* WHAT IS REQUIRED
Lay out the entries below as a numbered list, leaving out the blank lines. Leave the pictures out of the answer.

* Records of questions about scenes

= = = = = = =

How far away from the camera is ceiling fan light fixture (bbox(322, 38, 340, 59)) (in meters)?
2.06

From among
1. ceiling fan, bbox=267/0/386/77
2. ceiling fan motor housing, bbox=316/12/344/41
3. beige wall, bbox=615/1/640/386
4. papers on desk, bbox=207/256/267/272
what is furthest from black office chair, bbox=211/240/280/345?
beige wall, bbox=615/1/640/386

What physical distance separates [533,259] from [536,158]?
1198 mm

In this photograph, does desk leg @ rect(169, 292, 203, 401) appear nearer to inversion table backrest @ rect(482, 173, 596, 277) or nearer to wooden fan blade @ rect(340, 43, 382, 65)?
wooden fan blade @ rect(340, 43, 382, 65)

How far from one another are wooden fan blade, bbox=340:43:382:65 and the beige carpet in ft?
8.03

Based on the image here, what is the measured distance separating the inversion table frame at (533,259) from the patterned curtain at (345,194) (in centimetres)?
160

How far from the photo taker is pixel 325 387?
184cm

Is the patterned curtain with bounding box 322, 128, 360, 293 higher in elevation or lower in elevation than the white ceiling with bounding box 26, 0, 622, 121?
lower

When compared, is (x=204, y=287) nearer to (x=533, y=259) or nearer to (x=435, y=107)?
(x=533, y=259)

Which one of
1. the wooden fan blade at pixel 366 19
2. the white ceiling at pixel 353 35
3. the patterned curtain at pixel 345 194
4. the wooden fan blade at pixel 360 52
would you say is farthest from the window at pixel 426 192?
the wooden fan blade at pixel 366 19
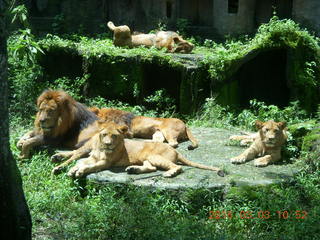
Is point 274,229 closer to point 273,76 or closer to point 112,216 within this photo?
point 112,216

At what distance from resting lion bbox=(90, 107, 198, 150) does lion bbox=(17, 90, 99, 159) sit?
2.50 feet

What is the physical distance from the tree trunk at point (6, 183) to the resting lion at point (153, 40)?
9.29 meters

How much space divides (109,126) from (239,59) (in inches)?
212

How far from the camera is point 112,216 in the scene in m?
7.08

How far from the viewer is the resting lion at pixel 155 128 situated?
32.8 ft

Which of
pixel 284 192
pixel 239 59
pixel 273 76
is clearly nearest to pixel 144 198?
pixel 284 192

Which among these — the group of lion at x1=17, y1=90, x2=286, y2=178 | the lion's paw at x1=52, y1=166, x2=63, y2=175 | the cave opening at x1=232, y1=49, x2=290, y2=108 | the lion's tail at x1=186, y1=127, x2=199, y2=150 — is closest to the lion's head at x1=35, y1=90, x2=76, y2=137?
the group of lion at x1=17, y1=90, x2=286, y2=178

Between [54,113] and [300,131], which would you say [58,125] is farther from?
[300,131]

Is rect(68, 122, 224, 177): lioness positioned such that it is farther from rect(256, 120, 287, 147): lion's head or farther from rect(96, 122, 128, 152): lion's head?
rect(256, 120, 287, 147): lion's head

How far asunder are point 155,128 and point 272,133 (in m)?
2.39

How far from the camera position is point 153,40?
49.7 ft

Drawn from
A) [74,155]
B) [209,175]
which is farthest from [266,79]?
[74,155]

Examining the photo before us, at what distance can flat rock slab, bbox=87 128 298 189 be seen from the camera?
773 centimetres
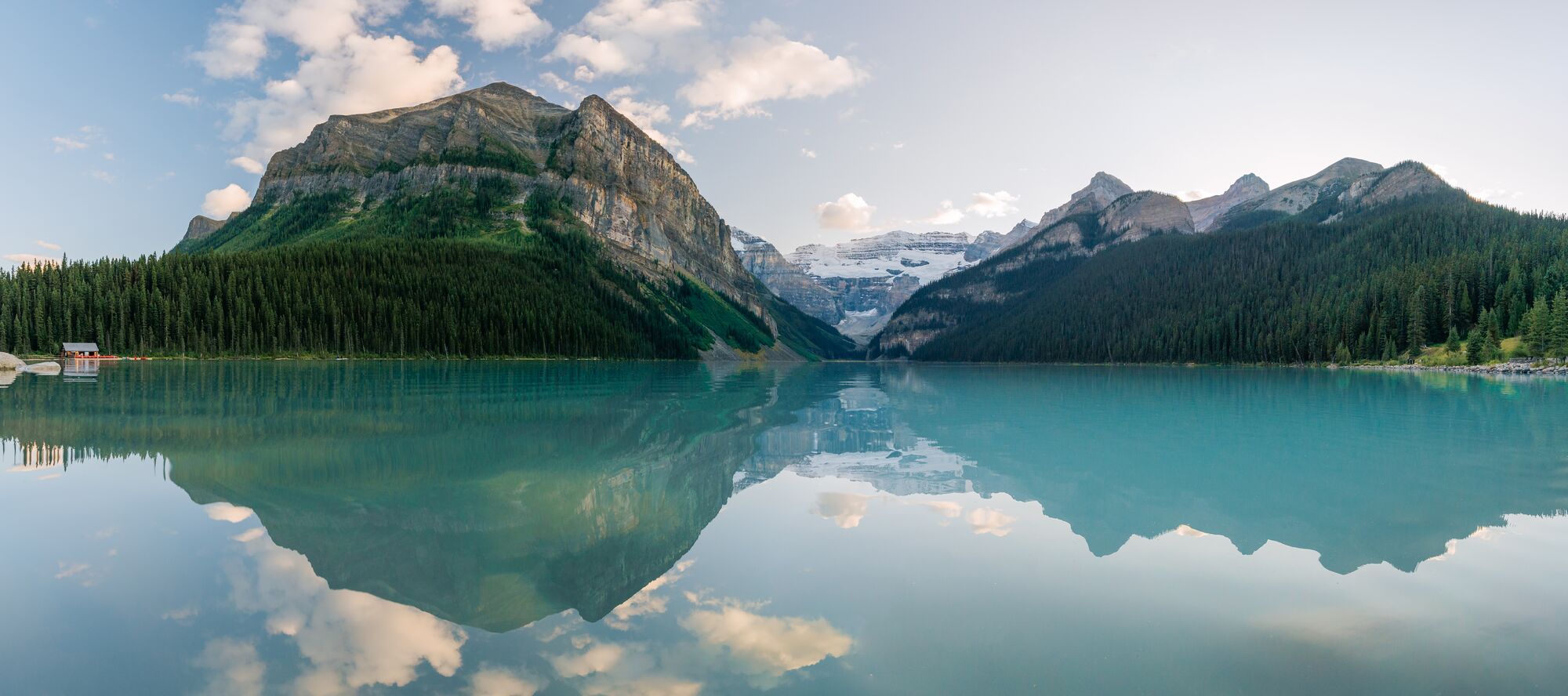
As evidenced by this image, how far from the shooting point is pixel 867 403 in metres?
43.5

= = = = = = =

* WRITTEN ANSWER
1. How far away from the camera is ceiling fan light fixture (bbox(322, 38, 340, 59)) (in meters)?
2. 2.06
3. From among
4. 1. ceiling fan, bbox=267/0/386/77
5. 2. ceiling fan motor housing, bbox=316/12/344/41
6. 3. beige wall, bbox=615/1/640/386
7. 4. papers on desk, bbox=207/256/267/272
8. what is furthest from black office chair, bbox=211/240/280/345?
9. beige wall, bbox=615/1/640/386
10. What physical distance separates [533,259] from [536,158]?
11. 1198 mm
12. In this photograph, does desk leg @ rect(169, 292, 203, 401) appear nearer to inversion table backrest @ rect(482, 173, 596, 277) or nearer to wooden fan blade @ rect(340, 43, 382, 65)?
13. wooden fan blade @ rect(340, 43, 382, 65)
14. How far from one another are wooden fan blade, bbox=340:43:382:65 and the beige carpet in ft?
15. 8.03
16. Based on the image here, what is the measured distance separating the inversion table frame at (533,259) from the patterned curtain at (345,194) (in centimetres)?
17. 160
18. How far from the photo taker is pixel 325 387?
19. 184cm
20. Is the patterned curtain with bounding box 322, 128, 360, 293 higher in elevation or lower in elevation than the white ceiling with bounding box 26, 0, 622, 121?
21. lower
22. When compared, is (x=204, y=287) nearer to (x=533, y=259) or nearer to (x=435, y=107)?
23. (x=533, y=259)
24. Which one of
25. 1. the wooden fan blade at pixel 366 19
26. 2. the white ceiling at pixel 353 35
27. 3. the patterned curtain at pixel 345 194
28. 4. the wooden fan blade at pixel 360 52
29. would you say is farthest from the window at pixel 426 192?
30. the wooden fan blade at pixel 366 19
31. Is point 274,229 closer to point 273,76 or closer to point 112,216 within this photo?
32. point 112,216
33. At what distance from resting lion bbox=(90, 107, 198, 150) does lion bbox=(17, 90, 99, 159) sit?
34. 2.50 feet
35. What is the physical distance from the tree trunk at point (6, 183) to the resting lion at point (153, 40)?
36. 9.29 meters
37. How much space divides (109,126) from (239,59) (in inches)?
38. 212
39. How far from the camera is point 112,216 in the scene in m?
40. 7.08
41. How far from the viewer is the resting lion at pixel 155 128 situated?
42. 32.8 ft
43. Which of
44. pixel 284 192
45. pixel 239 59
46. pixel 273 76
47. is clearly nearest to pixel 144 198?
48. pixel 284 192
49. Which among these — the group of lion at x1=17, y1=90, x2=286, y2=178 | the lion's paw at x1=52, y1=166, x2=63, y2=175 | the cave opening at x1=232, y1=49, x2=290, y2=108 | the lion's tail at x1=186, y1=127, x2=199, y2=150 — is closest to the lion's head at x1=35, y1=90, x2=76, y2=137?
50. the group of lion at x1=17, y1=90, x2=286, y2=178
51. Between [54,113] and [300,131], which would you say [58,125] is farther from?
52. [300,131]
53. Is rect(68, 122, 224, 177): lioness positioned such that it is farther from rect(256, 120, 287, 147): lion's head or farther from rect(96, 122, 128, 152): lion's head?
54. rect(256, 120, 287, 147): lion's head
55. How far asunder are point 155,128 and point 272,133 (in m)?
56. 2.39
57. How far from the camera position is point 153,40?
58. 49.7 ft
59. Drawn from
60. A) [74,155]
61. B) [209,175]
62. which is farthest from [266,79]?
63. [74,155]
64. Examining the photo before us, at what distance can flat rock slab, bbox=87 128 298 189 be seen from the camera?
65. 773 centimetres
66. As evidenced by this image, how far from the shooting point is pixel 867 403 in metres?
67. 43.5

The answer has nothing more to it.